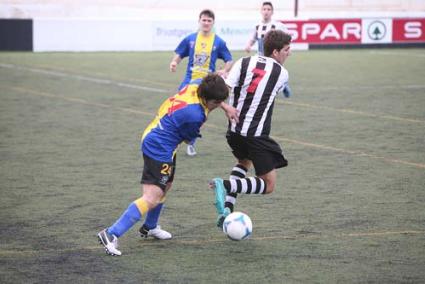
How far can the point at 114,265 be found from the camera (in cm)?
695

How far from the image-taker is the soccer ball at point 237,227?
7.35m

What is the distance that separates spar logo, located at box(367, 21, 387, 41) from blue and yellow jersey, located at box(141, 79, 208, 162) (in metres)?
27.3

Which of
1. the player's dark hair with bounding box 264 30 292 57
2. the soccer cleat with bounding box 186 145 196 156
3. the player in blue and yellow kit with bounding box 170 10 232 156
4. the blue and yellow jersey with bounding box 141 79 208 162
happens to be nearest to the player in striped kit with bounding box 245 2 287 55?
the player in blue and yellow kit with bounding box 170 10 232 156

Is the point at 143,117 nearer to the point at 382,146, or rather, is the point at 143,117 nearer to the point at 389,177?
the point at 382,146

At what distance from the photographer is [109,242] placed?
23.4 ft

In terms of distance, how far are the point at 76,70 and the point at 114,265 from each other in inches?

-*-

* **EXERCISE TASK**
Arrange the records above as a JSON list of strings, one string per line, skipping blank lines and leaving out the pictures.

* **EXERCISE RESULT**
[
  "How far can the point at 114,265 be found from the camera (in cm)?",
  "695",
  "How far from the image-taker is the soccer ball at point 237,227?",
  "7.35m",
  "What is the distance that separates spar logo, located at box(367, 21, 387, 41) from blue and yellow jersey, located at box(141, 79, 208, 162) (in metres)?",
  "27.3",
  "Which of",
  "1. the player's dark hair with bounding box 264 30 292 57",
  "2. the soccer cleat with bounding box 186 145 196 156",
  "3. the player in blue and yellow kit with bounding box 170 10 232 156",
  "4. the blue and yellow jersey with bounding box 141 79 208 162",
  "happens to be nearest to the player in striped kit with bounding box 245 2 287 55?",
  "the player in blue and yellow kit with bounding box 170 10 232 156",
  "Is the point at 143,117 nearer to the point at 382,146, or rather, is the point at 143,117 nearer to the point at 389,177?",
  "the point at 382,146",
  "At what distance from the photographer is [109,242] placed?",
  "23.4 ft",
  "In terms of distance, how far are the point at 76,70 and the point at 114,265 from each other in inches?"
]